Furthermore, their company size seemed to matter in all phases of PPO implementation process: initiation, ideation, integration and implementation (See Tables 1 and 2). The SME company size seemed also to impact in a manner that there was no clear roadmap and no before-planned separate implementation process phases in the PPO implementation, e.g. initiation and implementation were very iterative and intertwined.

Both companies faced that small size is both advantageous and brings limitations in the implementation process of AS. Because of relatively small organization size and freedom from internal strict supplier policies, both companies were able to select most suitable advanced AS parameters according to the system requirement.

Major strategic benefits from PPO BM were access to new markets, better profitability and overall growth opportunities. For both of these two SME companies PPO BM and advanced AS have given opportunities to succeed and differentiate their business from large competitors. In company A, open-minded BM and AS experimentation led them to a new business, relatively free from competition, and at least partly without precise planning, opened to them new markets to sell hardware, both as an investment product as well as a PPO service. In company B, PPO BM enabled the sales of a totally new type of expensive technology to customers which were not able to trust the promised performance of produced machine, sold in the form of an investment product. In both companies there was clear interaction of BM and AS development.

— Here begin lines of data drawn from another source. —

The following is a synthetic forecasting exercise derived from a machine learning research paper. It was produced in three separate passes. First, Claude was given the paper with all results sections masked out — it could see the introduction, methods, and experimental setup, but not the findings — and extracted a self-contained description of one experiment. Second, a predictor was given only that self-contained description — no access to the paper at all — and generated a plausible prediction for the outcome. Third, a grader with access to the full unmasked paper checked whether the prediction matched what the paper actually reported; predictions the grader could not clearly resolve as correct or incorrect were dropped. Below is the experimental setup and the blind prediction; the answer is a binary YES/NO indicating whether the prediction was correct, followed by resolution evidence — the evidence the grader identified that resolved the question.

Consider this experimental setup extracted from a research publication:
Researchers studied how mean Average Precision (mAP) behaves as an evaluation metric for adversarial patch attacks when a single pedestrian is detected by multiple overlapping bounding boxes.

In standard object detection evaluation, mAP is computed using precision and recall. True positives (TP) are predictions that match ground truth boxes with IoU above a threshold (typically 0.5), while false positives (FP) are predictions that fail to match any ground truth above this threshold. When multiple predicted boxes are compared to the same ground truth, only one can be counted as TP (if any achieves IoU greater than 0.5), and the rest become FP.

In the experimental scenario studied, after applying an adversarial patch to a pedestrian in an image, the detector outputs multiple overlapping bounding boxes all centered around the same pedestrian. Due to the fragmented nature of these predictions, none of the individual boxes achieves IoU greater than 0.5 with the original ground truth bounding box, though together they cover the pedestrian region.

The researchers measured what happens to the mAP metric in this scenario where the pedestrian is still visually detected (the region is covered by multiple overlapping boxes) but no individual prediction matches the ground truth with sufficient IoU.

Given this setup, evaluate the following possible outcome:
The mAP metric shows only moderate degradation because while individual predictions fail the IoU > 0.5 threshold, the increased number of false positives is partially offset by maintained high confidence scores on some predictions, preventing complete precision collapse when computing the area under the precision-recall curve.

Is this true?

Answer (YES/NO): NO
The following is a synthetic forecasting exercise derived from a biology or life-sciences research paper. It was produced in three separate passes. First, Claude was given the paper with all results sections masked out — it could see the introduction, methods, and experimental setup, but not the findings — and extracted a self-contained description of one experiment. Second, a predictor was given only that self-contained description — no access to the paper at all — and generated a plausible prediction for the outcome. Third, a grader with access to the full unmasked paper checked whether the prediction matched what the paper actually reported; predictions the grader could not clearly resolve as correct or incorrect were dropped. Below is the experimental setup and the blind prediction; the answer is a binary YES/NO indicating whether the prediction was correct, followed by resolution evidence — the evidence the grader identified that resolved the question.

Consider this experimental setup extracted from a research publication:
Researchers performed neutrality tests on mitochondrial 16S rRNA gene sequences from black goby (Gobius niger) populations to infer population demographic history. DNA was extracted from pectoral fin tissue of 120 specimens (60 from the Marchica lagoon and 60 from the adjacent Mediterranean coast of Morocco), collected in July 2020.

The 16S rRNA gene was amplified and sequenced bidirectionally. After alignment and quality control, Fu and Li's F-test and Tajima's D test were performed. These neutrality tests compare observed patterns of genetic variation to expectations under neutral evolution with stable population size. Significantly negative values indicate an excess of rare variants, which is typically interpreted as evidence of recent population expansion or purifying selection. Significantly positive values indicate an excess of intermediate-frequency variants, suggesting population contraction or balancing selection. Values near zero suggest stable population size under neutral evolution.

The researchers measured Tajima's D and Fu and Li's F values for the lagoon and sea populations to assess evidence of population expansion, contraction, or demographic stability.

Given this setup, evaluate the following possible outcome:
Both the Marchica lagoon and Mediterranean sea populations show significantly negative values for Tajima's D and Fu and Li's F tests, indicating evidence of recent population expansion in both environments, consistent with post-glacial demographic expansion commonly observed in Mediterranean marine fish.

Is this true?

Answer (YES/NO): YES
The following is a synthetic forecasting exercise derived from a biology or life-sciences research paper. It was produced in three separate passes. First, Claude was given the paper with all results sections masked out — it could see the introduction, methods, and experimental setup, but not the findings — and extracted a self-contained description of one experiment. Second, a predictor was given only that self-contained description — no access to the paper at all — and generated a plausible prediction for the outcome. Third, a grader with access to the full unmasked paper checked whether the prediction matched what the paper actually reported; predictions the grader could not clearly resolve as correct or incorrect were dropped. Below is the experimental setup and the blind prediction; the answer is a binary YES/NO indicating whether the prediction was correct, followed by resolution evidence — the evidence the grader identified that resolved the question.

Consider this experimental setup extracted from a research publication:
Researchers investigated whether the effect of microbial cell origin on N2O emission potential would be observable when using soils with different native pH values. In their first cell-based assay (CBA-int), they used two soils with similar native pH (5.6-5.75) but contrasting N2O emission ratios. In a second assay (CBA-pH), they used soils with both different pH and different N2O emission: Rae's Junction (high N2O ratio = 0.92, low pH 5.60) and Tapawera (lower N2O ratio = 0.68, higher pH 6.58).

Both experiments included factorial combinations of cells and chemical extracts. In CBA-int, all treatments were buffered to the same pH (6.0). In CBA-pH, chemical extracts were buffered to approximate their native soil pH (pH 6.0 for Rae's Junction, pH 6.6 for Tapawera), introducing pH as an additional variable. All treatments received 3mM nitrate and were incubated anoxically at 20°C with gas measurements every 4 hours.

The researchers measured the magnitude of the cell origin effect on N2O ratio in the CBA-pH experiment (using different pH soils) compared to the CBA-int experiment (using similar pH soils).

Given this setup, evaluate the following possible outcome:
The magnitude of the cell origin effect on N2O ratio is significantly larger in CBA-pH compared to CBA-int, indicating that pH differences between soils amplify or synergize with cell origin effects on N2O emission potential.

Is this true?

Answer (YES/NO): NO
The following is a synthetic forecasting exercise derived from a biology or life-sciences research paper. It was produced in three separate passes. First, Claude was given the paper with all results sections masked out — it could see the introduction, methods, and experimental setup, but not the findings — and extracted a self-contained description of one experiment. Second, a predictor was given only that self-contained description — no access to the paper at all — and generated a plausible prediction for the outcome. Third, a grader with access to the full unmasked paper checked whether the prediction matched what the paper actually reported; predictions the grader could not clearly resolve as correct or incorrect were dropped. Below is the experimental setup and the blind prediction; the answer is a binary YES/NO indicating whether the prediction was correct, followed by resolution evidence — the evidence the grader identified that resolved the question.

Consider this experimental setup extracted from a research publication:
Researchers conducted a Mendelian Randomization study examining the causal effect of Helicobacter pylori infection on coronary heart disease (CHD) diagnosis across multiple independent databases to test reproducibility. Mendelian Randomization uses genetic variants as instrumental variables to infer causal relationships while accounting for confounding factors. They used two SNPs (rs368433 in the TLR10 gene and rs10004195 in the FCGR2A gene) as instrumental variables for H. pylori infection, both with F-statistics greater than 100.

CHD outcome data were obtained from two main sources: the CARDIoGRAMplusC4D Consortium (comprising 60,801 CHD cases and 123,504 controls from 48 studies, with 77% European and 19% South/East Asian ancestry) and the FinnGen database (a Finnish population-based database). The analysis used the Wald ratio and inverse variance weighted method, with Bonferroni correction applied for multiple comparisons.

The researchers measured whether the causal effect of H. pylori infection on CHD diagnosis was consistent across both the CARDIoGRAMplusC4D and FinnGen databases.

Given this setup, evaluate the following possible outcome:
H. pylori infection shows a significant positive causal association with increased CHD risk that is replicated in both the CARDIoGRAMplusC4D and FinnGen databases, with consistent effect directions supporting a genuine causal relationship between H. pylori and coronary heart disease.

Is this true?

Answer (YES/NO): NO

This study brings forth some important managerial implications for manufacturing SMEs, especially those dealing with B2B capital goods. First, we demonstrate that PPO BMs are possible to be achieved also by SMEs, and that there can even be important small size-related benefits enabling SMEs to make use of such advanced PPO BMs that large companies cannot make use of. Among these are that the studied novel type of business models offer these SMEs new possibilities to compete with even larger companies that have e.g. the advantage of economies of scale compared to SMEs, by enabling SMEs for instance to enter interesting niche markets created by pay-per-output services and related BMs.

This study is limited by its approach to studying two case companies, and as such, it does not allow the direct generalization of the results to other companies. The results and conclusions are important, however, already in this case study format, because there are very few studies that focus on SMEs in the field of advanced BMs (such as PPU and PPO models) and advanced automation. It seems viable, however, to make the claim that also other SMEs will very probably find both similar types of benefits and also limitations in their attempts to make use of advanced business models like PPO models. Future research should attempt to include further SMEs, including different types of industries, to enable a more extensive generalization of the conclusions.